Você sabia que mais de 90% da energia potencial que existe nas barras de combustível quando são carregadas no núcleo de reatores nucleares comerciais ainda permanece disponível após cinco anos de operação? Bem, isso é verdade, de acordo com o Escritório de Energia Nuclear do Departamento de Energia dos EUA (DOE, na sigla em inglês). Isso é importante porque a maioria dos reatores é reabastecida em um ciclo de 18 ou 24 meses, com cerca de um terço do combustível substituído a cada parada.
Desse modo, cada elemento combustível típico permanece no reator de quatro anos e meio a seis anos. Portanto, há muito combustível nuclear não utilizado no “combustível nuclear gasto”. Kelsey Adkisson, profissional de comunicação científica do Pacific Northwest National Laboratory (PNNL), dos EUA, comparou a situação com “encher seu tanque de gasolina com dez galões, dirigir apenas o suficiente para queimar meio galão e descartar o resto”.
Contudo, é algo ainda pior, porque a indústria nuclear não apenas deixa de aproveitar grandes quantidades de combustível útil, mas também tem que gerenciar os resíduos altamente radioativos e de longa duração. Essa operação custa dinheiro e aumenta os riscos. Não é, de fato, uma maneira lógica de fazer negócios. Além disso, embora o combustível nuclear usado seja e sempre tenha sido gerenciado de maneira segura e responsável nos EUA – bem como no Brasil, isso poderia ser feito de uma maneira muito mais ecológica, reciclando o combustível ainda útil e reduzindo o volume de material que precisa ser armazenado.
Um processo complicado
Kelsey Adkisson explicou em um artigo publicado no site do PNNL que separar as partes que podem ser aproveitadas do combustível nuclear usado dos componentes inutilizáveis é algo complicado. O combustível nuclear irradiado contém aproximadamente metade dos elementos listados na tabela periódica, então, do ponto de vista da química, há muito com o que lidar.
Dr. Gregg Lumetta, um colega do PNLL e químico do Grupo de Engenharia e Química Nuclear do Laboratório, sugeriu que, para reduzir o risco de proliferação, “é melhor que o plutônio puro não seja produzido em nenhum ponto do processo de separação”.
Usando outra analogia, Adkisson comparou a separação do combustível nuclear usado a “tentar desconstruir o molho vinagrete para salada com o objetivo de passar os ingredientes do vinagre para o óleo”. O processo é realmente feito alimentando uma pasta química em um sistema de centrifugação, que ela disse que “parece uma caixa de comprimidos gigante com cada compartimento contendo um rotor para misturar”.

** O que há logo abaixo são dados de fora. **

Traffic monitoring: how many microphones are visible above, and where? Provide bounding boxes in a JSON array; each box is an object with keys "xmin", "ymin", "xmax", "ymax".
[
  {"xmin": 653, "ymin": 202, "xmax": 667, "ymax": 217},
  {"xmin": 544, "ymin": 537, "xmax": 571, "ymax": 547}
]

A solução flui de uma extremidade do sistema para a outra – misturando, centrifugando, adicionando ou subtraindo diferentes componentes químicos ao longo do caminho. Durante todo o processo, o monitoramento em tempo real fornece informações críticas sobre os ajustes que precisam ser feitos para manter composições químicas específicas.

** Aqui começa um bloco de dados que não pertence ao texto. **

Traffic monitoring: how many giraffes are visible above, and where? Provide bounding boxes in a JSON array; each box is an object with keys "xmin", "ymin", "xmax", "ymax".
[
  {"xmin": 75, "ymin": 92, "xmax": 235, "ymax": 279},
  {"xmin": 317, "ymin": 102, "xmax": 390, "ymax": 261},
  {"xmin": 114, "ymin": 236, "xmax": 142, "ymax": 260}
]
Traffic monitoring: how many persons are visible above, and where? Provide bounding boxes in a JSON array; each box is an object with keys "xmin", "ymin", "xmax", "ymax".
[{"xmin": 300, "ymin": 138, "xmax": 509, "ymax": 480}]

Campo de futebol americano de combustível nuclear gasto
Embora a reciclagem de combustível nuclear usado possa parecer excelente, algumas pessoas podem argumentar que não vale a pena. Afinal, existem apenas cerca de duas mil toneladas métricas de combustível irradiado gerado nos Estados Unidos anualmente em usinas nucleares comerciais. Para colocar isso em perspectiva, considere que desde que o país começou a gerar eletricidade a partir de unidades nucleares comerciais na década de 1950, todos os reatores combinados – 133 no total, incluindo alguns pequenos protótipos e unidades de teste que funcionaram apenas por alguns anos – produziram cerca de 87 mil toneladas métricas de combustível nuclear gasto, e todo esse material cabe em um único campo de futebol americano a uma profundidade menor que dez jardas.

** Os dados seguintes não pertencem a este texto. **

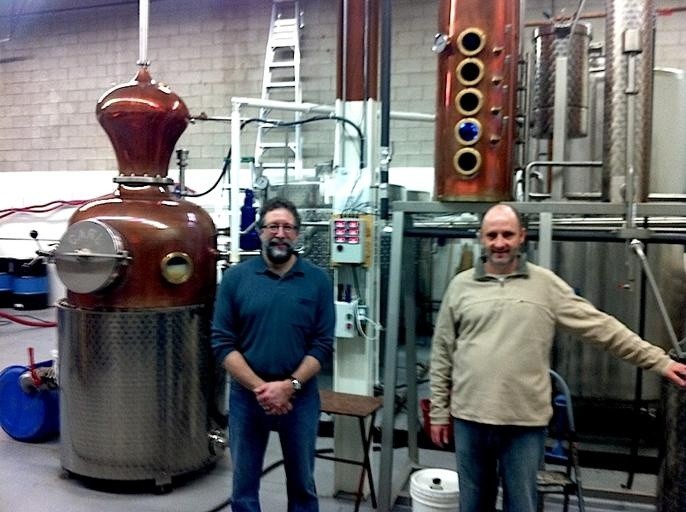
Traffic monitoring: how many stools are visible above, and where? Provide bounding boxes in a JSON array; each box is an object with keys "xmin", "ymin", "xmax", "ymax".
[{"xmin": 319, "ymin": 390, "xmax": 384, "ymax": 511}]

É evidente que o que esse combustível nuclear usado não é armazenado em um único campo de futebol americano – ou em um repositório geológico federal, como muitos especialistas gostariam que fosse. Em vez disso, as barras de combustível usadas comercialmente são armazenadas em 76 reatores ou depósitos em 34 estados dos EUA. Como destacado anteriormente, isso é feito com segurança, mas o processo poderia ser conduzido de maneira mais sustentável e produtiva.
Além disso, o combustível nuclear usado levanta grandes preocupações fora da indústria nuclear, o que é outra razão pela qual a reciclagem pode valer a pena. O movimento antinuclear regularmente “elogia” o problema dos resíduos nucleares como uma razão para evitar a construção de novas usinas e desmantelar as já existentes, apesar de fornecerem eletricidade firme, limpa, segura e disponível. Eliminar grande parte do problema por meio da reciclagem remove “muito do vento de suas velas proverbiais”.
Mais opções à disposição
A Associação Nuclear Mundial (World Nuclear Association – WNA) afirma que China, Japão, Rússia e vários países europeus já têm políticas em vigor para reprocessar o combustível nuclear usado. Na França, por exemplo, o reprocessamento de combustível de óxido é feito em La Hague desde 1976, e duas plantas (capacidade de 800 toneladas/ano) estão operando atualmente, ainda de acordo com a WNA. A concessionária francesa EDF supostamente fez provisões para armazenar urânio reprocessado por até 250 anos como uma “reserva estratégica”. Ou seja, o combustível nuclear irradiado pode ser visto com um patrimônio em vez de um passivo.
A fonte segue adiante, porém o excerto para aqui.